Time to Love (Final Beneran Banget WKWKWK)

4.7K 616 130
                                    

Renjun tidak bisa tidur sejak tadi.

Ia sudah memejamkan mata selama hampir tiga puluh menit, atau mungkin lebih. Katanya kalau kita menutup mata selama lima belas menit dan tidak bergerak sama sekali, kemungkinan besar itu akan menjadi solusi agar tubuh kita bisa langsung terlelap dalam tidur. Sudah lama sekali Renjun meyakini teori itu, namun sayangnya, itu tak berlaku malam ini.

Renjun yakin ada yang tidak beres dengannya; ia tidak bisa tidur. Namun kemudian, saat ia menyadari apa yang ia lakukan sedari tadi--menutup mata lalu membukanya lagi untuk mengecek pintu kamar, Renjun tahu bahwa asumsinya itu keliru.

Ia bukannya tidak bisa tidur, hanya memang sengaja untuk tidak tidur.
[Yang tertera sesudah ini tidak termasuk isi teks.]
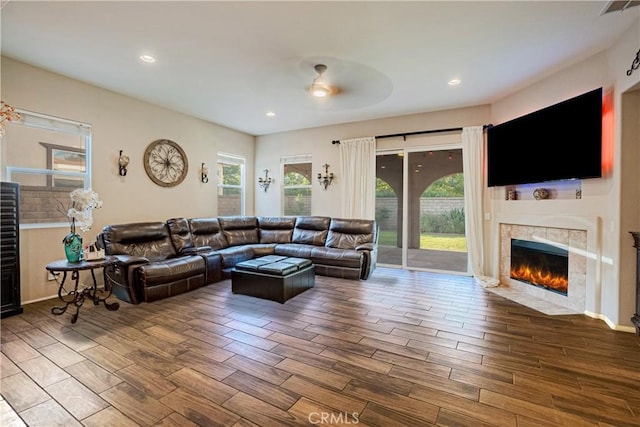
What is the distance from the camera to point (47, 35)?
2.82 metres

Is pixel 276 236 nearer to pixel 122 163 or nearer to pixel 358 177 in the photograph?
pixel 358 177

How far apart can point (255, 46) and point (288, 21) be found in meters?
0.57

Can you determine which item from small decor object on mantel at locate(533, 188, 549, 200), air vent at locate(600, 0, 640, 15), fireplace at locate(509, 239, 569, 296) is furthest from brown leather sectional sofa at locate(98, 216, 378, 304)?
air vent at locate(600, 0, 640, 15)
Dan barangkali, pintu kamarnya lah yang menjadi sebab. Benda itu sedari tadi tak berkutik, tak digerakkan oleh seseorang yang seharusnya mendorong pintu agar tubuhnya bisa masuk ke dalam kamar dan ikut membaringkan diri di tempat pembaringan.

Ada helaan napas kasar saat Renjun menyadari asumsi terbarunya itu. Ia menunggu Jeno untuk segera bergabung bersamanya dan anak-anak, sementara yang ditunggu tak kunjung datang meski jam sudah nyaris mencumbu angka-angka penunjuk waktu larut.
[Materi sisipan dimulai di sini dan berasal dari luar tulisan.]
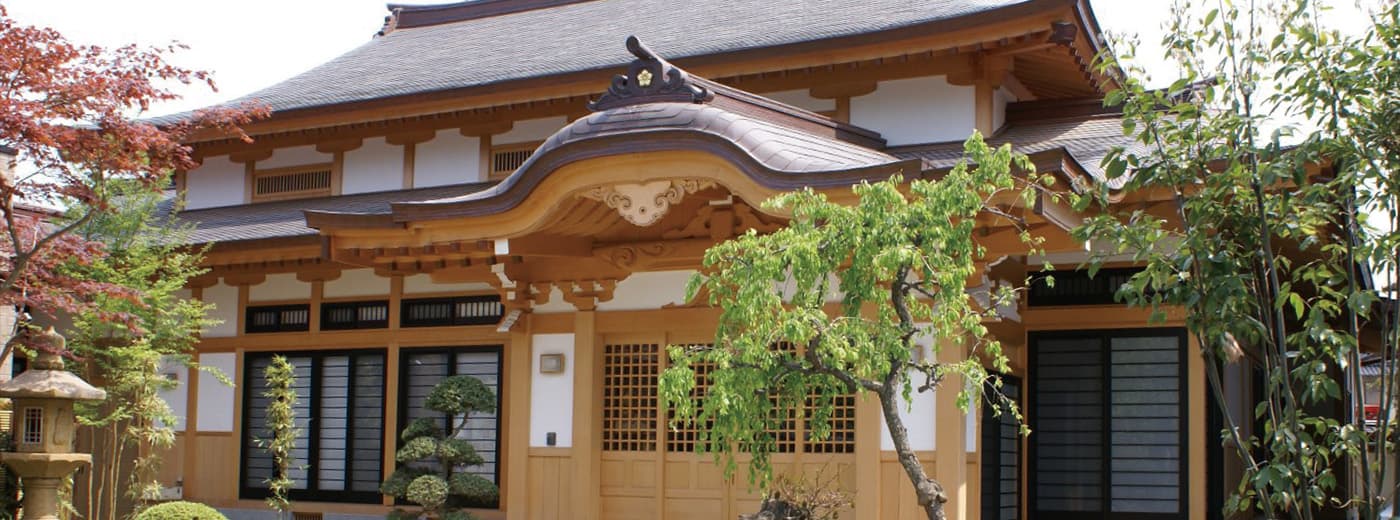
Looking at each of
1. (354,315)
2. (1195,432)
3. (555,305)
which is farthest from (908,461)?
(354,315)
Setelah menunggu selama tiga puluh menit berikutnya, lalu berikutnya lagi, lalu berikutnya lagi, apa yang Renjun dapat tak lebih hanya sebuah perasaan kecewa; kecewa akan dirinya yang terlalu berharap pada situasi yang tak seharusnya. Jam di ponselnya sudah menunjukkan pukul sepuluh lebih, atau mungkin sebelas kurang. Ia tahu bahwa ia harusnya sudah tidur jam segini, tapi barangkali, Jeno tidak.

Barangkali Jeno belum tidur, karenanya, Renjun memberanikan diri untuk memastikan itu.
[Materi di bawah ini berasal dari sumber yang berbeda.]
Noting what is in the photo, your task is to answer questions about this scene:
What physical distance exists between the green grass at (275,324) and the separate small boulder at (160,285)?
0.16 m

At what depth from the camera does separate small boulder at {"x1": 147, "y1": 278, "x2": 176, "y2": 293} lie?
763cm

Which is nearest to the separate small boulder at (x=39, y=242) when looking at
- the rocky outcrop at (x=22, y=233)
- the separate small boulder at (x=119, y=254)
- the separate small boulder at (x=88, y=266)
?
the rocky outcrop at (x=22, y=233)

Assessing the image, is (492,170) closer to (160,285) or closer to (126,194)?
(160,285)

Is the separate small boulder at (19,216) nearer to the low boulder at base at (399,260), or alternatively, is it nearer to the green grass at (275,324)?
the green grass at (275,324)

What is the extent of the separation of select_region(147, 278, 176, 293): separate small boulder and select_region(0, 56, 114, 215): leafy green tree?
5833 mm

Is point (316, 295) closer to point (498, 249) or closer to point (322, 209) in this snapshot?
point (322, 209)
Pintu kamar ia buka dengan hati-hati. Langkahnya yang ragu-ragu Renjun bawa menyusuri seisi rumah, dalam hati berharap bahwa Jeno tak menangkap aksinya secara basah. Langkah itu lantas terhenti di ruang utama, di depan sofa panjang yang kini terlihat sedikit berantakan.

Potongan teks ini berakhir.